Search code examples
pytorchmetricsconfusion-matrixmultilabel-classificationpytorch-lightning

Pytorch metrics: Multi label Confusion matrix different device error


I'm trying to calculate the confusion matrix using torchmetrics for my multi-label output, but I get the following error:

File "/home/antpc/.local/lib/python3.8/site-packages/torchmetrics/metric.py", line 394, in wrapped_func
    raise RuntimeError(
RuntimeError: Encountered different devices in metric calculation (see stacktrace for details).This could be due to the metric class not being on the same device as input.Instead of `metric=ConfusionMatrix(...)` try to do `metric=ConfusionMatrix(...).to(device)` where device corresponds to the device of the input.

My code:

from torchmetrics import ConfusionMatrix
def calculate_metrics(predictions, targets):
    cm = ConfusionMatrix(num_classes=34, multilabel=True)
    matrix = cm(predictions, targets)
    return matrix

Then I tried to change my code as:

from torchmetrics import ConfusionMatrix
def calculate_metrics(predictions, targets):
    cm = ConfusionMatrix(num_classes=34, multilabel=True).to(device='cpu')
    matrix = cm(predictions.detach().cpu(), targets.detach().cpu())
    return matrix

Still it shows the same error. Can anyone help me out with this?
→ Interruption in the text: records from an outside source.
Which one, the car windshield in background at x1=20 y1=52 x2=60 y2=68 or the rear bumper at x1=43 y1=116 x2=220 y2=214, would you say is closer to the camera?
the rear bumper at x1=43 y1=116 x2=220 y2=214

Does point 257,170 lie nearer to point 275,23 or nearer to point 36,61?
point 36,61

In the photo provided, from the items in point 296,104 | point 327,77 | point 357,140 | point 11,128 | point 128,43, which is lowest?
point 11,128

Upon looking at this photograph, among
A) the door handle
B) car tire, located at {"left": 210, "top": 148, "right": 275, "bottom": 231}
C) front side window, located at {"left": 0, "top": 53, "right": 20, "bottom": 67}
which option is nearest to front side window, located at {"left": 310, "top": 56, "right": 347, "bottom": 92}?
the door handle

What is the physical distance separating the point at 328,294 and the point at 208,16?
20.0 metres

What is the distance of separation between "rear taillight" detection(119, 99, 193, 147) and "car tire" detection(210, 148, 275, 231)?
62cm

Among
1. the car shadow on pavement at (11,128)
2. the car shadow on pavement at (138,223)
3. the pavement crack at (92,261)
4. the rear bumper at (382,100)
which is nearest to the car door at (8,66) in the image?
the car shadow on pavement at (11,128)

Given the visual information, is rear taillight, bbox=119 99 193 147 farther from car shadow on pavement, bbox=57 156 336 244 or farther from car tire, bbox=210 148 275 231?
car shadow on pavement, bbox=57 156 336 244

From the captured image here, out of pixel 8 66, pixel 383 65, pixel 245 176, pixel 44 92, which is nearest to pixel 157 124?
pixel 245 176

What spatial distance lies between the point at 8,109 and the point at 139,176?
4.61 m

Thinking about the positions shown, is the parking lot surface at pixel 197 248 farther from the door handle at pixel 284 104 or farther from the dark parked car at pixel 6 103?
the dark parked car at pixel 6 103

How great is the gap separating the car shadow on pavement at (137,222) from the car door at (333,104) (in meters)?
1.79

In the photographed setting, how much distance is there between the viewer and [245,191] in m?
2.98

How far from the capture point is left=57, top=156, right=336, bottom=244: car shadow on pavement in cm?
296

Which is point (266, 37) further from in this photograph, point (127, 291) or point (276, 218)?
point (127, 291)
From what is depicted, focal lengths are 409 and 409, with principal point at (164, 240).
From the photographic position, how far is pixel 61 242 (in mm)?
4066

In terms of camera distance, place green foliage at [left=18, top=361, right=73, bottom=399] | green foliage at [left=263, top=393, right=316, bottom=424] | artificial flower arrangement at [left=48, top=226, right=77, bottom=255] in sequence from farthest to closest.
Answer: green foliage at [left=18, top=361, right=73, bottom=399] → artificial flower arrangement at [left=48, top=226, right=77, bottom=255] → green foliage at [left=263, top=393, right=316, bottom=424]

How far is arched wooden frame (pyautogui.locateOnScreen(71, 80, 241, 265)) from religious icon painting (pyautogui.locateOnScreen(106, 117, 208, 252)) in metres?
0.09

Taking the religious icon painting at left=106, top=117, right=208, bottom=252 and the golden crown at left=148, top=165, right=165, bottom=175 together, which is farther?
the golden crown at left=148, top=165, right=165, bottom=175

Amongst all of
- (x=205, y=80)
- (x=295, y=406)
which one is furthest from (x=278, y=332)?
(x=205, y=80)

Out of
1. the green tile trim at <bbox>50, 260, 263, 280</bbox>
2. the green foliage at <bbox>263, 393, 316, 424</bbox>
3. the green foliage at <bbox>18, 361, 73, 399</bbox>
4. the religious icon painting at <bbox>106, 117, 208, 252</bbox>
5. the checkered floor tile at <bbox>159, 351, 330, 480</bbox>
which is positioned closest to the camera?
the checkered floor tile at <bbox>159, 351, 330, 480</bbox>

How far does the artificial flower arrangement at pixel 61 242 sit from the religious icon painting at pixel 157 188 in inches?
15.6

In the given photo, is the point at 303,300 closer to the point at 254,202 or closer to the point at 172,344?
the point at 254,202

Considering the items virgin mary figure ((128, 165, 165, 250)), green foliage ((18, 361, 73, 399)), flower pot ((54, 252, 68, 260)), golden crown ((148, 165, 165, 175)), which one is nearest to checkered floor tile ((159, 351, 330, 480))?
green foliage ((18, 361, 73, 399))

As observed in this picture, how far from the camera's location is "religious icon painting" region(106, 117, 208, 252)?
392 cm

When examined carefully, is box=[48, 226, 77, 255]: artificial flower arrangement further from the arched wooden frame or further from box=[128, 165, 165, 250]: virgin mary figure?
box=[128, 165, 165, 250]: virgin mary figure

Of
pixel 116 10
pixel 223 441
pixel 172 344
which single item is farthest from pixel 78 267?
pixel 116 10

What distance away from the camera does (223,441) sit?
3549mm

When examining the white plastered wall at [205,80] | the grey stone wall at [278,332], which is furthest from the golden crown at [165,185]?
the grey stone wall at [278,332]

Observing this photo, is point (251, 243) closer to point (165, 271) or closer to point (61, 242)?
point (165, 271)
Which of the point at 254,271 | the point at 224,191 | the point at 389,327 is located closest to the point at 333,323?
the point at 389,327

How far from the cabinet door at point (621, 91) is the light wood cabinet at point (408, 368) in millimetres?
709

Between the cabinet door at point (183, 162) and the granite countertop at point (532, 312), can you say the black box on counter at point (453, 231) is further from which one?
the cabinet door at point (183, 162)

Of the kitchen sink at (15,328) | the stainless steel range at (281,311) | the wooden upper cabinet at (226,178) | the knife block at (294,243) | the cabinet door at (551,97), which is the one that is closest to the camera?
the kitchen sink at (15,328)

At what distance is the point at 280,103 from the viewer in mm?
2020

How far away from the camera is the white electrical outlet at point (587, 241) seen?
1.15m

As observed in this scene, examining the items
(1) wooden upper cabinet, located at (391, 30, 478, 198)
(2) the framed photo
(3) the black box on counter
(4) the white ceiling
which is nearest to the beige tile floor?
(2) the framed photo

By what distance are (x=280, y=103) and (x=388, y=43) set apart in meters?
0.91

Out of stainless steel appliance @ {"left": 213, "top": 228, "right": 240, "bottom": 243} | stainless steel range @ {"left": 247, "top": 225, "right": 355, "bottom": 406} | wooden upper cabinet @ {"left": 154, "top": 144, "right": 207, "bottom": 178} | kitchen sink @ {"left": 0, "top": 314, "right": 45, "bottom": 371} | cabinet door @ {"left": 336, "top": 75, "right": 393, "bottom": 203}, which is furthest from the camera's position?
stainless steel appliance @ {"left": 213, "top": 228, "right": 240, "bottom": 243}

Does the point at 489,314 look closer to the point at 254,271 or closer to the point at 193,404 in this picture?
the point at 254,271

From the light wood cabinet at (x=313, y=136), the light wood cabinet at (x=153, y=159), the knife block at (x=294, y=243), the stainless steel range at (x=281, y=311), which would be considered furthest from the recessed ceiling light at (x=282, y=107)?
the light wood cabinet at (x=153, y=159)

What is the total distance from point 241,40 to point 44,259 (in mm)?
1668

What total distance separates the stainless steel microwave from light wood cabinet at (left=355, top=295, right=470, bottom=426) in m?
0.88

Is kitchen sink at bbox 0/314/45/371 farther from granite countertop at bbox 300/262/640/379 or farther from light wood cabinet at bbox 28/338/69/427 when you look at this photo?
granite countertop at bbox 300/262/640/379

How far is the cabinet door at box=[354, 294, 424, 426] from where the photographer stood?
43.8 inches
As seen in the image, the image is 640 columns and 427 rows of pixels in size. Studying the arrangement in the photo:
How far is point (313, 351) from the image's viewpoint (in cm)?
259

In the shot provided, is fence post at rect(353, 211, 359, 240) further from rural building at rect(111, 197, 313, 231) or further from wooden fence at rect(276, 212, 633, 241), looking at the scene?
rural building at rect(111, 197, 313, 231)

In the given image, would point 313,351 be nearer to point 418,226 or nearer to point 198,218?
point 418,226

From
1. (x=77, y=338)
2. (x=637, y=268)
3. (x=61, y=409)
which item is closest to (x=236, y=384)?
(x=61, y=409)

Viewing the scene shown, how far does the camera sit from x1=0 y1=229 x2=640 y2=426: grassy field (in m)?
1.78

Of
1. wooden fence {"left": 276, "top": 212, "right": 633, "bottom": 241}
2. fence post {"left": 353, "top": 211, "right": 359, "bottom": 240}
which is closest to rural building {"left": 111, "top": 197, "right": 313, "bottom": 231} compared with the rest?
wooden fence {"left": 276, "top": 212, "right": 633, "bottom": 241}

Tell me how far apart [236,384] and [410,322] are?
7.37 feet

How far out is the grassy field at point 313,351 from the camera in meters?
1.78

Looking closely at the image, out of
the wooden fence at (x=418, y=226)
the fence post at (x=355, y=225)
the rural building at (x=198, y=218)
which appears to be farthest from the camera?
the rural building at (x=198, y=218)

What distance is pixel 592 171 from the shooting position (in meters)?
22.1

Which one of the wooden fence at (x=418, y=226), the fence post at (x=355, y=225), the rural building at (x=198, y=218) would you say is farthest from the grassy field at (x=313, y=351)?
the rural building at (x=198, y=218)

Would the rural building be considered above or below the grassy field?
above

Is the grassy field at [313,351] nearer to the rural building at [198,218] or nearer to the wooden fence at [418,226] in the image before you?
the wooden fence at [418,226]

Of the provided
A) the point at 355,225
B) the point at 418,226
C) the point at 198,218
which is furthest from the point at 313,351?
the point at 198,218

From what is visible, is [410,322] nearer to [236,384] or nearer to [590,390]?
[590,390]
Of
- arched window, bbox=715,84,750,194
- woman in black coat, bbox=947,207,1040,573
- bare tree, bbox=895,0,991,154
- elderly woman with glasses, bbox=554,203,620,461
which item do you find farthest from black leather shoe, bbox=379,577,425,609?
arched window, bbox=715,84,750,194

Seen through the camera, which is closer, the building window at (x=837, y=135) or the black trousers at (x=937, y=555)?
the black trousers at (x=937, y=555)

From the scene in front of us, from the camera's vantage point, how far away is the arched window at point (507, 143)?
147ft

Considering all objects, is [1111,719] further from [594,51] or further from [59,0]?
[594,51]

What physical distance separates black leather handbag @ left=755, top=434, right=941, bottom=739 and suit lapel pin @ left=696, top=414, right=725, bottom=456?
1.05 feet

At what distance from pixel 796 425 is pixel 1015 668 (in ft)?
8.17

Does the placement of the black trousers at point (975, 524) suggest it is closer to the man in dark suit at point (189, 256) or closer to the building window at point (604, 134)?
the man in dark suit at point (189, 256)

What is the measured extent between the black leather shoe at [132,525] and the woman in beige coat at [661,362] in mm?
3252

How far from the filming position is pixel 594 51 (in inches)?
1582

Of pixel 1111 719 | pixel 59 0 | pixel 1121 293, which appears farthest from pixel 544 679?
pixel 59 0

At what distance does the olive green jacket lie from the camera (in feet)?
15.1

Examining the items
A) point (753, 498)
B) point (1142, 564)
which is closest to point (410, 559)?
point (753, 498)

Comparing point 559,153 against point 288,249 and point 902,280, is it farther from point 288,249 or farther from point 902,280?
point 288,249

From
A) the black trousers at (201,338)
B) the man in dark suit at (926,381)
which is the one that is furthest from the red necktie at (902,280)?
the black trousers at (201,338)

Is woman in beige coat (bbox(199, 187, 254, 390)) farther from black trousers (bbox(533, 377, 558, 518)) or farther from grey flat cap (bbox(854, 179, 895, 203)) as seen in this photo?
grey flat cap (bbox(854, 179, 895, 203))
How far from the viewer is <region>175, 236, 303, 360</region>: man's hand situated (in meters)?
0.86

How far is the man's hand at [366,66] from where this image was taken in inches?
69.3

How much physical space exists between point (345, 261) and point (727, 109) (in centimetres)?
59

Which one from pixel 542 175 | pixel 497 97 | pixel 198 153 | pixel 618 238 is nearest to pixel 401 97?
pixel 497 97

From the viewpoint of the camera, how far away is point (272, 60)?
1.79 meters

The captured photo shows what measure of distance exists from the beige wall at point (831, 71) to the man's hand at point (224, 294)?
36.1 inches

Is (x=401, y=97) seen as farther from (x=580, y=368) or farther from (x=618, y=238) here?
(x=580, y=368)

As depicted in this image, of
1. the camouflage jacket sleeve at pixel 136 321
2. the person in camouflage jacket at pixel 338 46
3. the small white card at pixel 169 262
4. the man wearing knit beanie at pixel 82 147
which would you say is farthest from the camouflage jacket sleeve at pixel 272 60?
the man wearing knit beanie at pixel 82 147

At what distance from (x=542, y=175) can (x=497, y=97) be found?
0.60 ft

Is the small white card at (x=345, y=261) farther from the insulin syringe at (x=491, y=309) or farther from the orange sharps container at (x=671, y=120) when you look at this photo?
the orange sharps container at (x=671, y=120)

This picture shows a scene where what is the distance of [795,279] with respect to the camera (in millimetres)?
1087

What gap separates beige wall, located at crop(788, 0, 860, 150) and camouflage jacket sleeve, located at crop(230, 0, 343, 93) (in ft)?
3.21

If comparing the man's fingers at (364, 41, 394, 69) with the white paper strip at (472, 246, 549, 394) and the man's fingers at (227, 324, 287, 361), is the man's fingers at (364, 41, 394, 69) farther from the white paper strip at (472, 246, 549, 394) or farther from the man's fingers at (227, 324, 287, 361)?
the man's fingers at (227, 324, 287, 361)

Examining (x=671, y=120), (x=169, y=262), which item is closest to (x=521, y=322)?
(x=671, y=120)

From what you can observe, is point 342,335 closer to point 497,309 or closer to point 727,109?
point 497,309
Please don't suggest me to use sklearn.metrics.multilabel_confusion_matrix


Solution

  • This error was not caused by the metrics, but rather by Pytorch lightning because of using multiple GPUs.

    My previous Code:

    model = ModelClassifier()
    trainer = pl.Trainer(strategy='dp', max_epochs=150, gpus=8, fast_dev_run=True)
    trainer.fit(model, train_loader)
    

    the error was resolved after changing the strategy and removing fast_dev_run=True

    Working code:

    model = ModelClassifier()
    trainer = pl.Trainer(strategy='ddp', max_epochs=150, gpus=8)
    trainer.fit(model, train_loader)